Disquiet over the management of New Energy Solar has been growing for some time, with some investors alleging E&P has used the group like a “cash cow”. They also allege that $73 million in fees have been taken out of New Energy, once valued at $300 million, over the course of its seven-year existence.
New Energy listed in 2015 as the first and only pure-play solar investment company on the ASX. It was modelled on other successful groups. However, the company is currently on track to be delisted and wound down, after it failed to raise more capital to fund its expansion plans. According to some investors, New Energy came undone after becoming entangled with the broader issues within E&P business.

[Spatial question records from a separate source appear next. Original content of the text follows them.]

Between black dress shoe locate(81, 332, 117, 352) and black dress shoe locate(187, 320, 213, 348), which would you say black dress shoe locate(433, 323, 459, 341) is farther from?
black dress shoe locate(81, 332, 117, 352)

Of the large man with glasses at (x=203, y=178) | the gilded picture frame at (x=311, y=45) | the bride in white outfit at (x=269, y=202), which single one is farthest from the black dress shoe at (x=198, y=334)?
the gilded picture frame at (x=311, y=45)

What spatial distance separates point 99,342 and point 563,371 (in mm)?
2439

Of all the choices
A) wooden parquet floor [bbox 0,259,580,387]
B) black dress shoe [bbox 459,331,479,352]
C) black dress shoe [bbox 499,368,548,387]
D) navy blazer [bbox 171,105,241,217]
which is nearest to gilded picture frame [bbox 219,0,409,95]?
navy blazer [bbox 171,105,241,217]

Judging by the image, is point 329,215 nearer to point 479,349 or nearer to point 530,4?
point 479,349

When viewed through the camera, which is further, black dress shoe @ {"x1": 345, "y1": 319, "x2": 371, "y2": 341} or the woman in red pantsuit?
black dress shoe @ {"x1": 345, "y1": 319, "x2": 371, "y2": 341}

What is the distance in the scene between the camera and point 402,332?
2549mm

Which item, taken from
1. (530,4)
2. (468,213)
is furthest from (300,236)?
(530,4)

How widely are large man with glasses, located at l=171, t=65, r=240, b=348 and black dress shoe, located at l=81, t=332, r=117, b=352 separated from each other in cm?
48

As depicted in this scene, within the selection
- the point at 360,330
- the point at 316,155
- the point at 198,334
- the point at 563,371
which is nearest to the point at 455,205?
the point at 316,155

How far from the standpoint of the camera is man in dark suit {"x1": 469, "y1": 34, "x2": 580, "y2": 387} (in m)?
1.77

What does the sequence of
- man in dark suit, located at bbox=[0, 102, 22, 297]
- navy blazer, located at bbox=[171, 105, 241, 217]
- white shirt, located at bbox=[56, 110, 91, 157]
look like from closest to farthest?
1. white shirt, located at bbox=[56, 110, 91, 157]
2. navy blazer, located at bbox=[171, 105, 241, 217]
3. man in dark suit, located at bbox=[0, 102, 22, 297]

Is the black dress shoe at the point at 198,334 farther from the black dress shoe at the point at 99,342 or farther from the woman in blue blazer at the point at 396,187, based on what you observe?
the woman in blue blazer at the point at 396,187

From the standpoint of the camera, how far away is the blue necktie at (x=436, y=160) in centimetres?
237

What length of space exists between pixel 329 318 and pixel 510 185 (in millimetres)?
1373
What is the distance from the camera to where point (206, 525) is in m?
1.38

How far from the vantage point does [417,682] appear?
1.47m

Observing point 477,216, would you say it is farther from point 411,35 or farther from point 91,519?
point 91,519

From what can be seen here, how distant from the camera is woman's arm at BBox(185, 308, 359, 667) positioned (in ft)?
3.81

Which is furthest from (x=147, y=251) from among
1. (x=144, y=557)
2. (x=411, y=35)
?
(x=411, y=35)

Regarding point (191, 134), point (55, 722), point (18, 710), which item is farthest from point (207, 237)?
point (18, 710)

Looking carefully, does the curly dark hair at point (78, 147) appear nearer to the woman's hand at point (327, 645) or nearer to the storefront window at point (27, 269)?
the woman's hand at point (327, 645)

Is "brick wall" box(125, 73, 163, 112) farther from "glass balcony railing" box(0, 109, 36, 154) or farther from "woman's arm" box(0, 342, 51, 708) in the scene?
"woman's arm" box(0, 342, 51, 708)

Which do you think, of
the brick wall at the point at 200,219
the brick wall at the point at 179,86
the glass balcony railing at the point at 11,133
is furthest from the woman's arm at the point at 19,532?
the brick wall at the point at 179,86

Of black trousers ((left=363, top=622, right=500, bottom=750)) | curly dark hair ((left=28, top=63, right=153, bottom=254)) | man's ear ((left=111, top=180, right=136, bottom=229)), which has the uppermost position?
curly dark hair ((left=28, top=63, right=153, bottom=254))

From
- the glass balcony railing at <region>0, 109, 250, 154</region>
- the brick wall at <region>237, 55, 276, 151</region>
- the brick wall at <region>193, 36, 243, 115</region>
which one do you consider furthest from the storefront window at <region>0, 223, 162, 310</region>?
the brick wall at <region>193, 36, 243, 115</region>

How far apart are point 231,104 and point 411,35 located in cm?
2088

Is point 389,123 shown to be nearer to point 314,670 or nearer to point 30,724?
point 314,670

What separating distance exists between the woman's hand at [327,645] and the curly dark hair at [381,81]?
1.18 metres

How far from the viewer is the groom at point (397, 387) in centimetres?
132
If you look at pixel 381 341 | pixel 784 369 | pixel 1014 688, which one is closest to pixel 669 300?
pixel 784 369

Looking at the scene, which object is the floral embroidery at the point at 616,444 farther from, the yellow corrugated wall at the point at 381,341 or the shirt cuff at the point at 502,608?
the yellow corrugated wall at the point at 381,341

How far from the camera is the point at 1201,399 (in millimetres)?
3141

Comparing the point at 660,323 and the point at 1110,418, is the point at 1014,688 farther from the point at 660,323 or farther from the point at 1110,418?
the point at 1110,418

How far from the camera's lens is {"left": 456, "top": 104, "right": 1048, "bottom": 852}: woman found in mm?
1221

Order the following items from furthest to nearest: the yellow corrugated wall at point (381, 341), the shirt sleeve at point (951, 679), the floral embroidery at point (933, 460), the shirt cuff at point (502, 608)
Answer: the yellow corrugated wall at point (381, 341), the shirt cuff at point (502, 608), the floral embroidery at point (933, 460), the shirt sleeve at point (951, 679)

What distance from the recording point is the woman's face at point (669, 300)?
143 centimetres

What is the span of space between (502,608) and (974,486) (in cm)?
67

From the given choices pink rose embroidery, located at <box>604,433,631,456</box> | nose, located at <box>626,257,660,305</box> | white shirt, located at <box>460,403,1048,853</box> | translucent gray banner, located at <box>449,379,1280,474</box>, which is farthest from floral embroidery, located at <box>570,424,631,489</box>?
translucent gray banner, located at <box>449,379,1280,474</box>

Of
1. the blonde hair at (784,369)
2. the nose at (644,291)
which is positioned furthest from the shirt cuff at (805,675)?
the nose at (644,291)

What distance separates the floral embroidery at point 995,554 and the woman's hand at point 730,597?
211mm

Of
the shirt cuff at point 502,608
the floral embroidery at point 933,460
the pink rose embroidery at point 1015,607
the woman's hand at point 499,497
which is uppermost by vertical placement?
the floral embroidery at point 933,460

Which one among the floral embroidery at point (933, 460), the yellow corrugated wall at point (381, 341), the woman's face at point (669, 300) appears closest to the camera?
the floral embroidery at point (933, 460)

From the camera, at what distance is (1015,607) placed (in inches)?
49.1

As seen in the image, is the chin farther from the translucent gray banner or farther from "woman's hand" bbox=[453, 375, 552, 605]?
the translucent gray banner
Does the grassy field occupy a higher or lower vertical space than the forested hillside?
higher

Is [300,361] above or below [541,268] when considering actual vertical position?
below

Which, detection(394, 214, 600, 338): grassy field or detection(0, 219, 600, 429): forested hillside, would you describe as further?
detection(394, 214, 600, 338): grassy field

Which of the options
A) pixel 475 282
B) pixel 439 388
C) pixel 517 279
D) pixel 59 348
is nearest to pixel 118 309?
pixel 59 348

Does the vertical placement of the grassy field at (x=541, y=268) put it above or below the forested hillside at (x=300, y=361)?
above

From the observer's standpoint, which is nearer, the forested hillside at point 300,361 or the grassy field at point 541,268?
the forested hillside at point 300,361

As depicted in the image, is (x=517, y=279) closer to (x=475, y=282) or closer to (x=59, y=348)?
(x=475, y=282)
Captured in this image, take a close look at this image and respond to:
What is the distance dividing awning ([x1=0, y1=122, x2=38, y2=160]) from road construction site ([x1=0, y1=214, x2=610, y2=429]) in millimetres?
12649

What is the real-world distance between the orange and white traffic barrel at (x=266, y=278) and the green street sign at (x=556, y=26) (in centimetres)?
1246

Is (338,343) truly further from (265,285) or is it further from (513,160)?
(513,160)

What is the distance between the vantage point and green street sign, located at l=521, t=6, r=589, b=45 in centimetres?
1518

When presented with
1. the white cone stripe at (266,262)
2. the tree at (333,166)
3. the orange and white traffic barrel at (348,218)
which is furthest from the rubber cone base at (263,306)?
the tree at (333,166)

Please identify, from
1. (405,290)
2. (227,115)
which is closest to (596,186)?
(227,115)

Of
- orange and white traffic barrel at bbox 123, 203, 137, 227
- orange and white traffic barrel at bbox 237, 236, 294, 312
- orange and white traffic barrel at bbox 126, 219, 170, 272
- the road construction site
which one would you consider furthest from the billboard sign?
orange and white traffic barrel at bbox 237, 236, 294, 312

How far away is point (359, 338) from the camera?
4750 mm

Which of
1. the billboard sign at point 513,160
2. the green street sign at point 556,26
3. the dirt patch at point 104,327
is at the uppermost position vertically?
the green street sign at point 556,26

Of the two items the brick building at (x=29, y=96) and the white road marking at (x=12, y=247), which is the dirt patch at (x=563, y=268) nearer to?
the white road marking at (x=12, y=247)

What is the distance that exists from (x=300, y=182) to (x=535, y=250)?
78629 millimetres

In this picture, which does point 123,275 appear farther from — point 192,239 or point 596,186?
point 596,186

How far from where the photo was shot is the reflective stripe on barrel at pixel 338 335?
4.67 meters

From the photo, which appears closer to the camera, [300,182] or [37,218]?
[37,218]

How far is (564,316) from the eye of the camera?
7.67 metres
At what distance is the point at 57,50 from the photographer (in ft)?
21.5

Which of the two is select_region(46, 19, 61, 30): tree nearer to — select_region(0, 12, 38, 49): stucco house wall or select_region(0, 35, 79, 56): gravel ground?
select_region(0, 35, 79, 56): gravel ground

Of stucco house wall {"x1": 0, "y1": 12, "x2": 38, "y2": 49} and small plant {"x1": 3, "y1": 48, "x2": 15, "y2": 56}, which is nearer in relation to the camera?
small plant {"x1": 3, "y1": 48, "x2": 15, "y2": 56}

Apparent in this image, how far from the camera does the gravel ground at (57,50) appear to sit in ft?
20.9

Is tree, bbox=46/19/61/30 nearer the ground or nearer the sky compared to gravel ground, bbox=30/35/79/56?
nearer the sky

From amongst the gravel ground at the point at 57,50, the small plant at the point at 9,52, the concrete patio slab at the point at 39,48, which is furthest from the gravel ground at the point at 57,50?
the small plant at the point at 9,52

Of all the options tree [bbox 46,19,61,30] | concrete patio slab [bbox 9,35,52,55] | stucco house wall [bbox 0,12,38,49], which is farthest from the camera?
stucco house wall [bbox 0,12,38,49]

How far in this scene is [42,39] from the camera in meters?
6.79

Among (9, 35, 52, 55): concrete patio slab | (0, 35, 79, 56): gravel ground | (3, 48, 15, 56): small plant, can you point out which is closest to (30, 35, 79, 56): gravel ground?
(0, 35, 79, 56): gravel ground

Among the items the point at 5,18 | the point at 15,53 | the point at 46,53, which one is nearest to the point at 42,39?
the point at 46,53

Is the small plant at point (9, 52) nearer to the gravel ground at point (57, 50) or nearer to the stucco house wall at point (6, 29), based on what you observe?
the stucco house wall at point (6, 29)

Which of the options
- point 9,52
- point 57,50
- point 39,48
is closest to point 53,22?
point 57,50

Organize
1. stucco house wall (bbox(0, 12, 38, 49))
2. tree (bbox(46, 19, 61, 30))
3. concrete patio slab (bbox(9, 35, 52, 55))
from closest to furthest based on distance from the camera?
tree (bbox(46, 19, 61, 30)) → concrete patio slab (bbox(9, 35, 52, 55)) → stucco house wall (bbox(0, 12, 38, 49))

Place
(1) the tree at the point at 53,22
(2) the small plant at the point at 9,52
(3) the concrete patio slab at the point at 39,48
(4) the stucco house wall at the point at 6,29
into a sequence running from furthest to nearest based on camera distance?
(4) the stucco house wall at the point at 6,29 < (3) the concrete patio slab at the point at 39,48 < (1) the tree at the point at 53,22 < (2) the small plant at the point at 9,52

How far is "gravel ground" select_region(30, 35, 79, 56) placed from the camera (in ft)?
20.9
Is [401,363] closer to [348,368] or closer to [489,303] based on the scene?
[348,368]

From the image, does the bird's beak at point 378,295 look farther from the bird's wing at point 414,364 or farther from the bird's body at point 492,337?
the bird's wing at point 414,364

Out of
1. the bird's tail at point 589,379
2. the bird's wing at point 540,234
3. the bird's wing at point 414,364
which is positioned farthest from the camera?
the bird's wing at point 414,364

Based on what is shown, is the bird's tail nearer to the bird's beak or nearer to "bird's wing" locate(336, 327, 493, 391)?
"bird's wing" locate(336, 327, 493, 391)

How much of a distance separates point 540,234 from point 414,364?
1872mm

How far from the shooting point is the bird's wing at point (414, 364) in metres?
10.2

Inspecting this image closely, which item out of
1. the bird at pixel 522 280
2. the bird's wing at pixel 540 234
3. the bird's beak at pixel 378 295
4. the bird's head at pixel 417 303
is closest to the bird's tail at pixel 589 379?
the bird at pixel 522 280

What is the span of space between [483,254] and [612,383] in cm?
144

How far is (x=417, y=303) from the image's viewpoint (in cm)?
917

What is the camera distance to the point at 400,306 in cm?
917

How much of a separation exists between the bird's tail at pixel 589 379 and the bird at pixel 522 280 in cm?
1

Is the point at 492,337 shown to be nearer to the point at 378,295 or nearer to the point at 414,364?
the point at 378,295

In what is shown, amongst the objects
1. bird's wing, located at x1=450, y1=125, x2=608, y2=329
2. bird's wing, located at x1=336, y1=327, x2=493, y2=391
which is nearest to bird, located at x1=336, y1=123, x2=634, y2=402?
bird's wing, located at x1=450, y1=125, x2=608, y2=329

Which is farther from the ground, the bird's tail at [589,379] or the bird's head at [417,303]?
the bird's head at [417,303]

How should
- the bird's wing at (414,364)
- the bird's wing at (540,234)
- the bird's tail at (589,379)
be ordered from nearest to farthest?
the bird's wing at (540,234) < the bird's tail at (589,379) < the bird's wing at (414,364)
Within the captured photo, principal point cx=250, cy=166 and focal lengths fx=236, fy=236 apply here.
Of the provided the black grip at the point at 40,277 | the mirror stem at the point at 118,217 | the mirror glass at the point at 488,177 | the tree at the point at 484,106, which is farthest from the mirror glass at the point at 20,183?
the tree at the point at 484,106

E&P was created by the ill-fated merger of wealth managers – Evans and Partners and Dixon Advisory – and was formerly known as Evans Dixon.
In August, New Energy announced it had sold its 14 remaining solar assets to MN8 Energy, Goldman Sachs’ renewable energy investment spin off for $US245 million ($365 million). Shareholders will receive capital returns, in tranches, of up to 95c, still well below the fund’s current net tangible asset backing of $1.12. As part of the sale process, E&P is entitled to a $10 million asset disposal fee.
Sydney-based investment advisor Trevor Thomas, who has more than 350 clients invested in New Energy Solar, says he has written to the CEO of E&P to request the fee be waived as a gesture of good faith.
“New Energy has failed in large part because of its entanglement in the Evans Dixon mess, and it seems unconscionable that Evans and Partners wouldn’t waive its final fee to reduce the loss to investors,” the Ethinvest boss told this masthead.
“The investment manager may have a legal right to a final payment, but it has no moral or ethical foundation in my view.”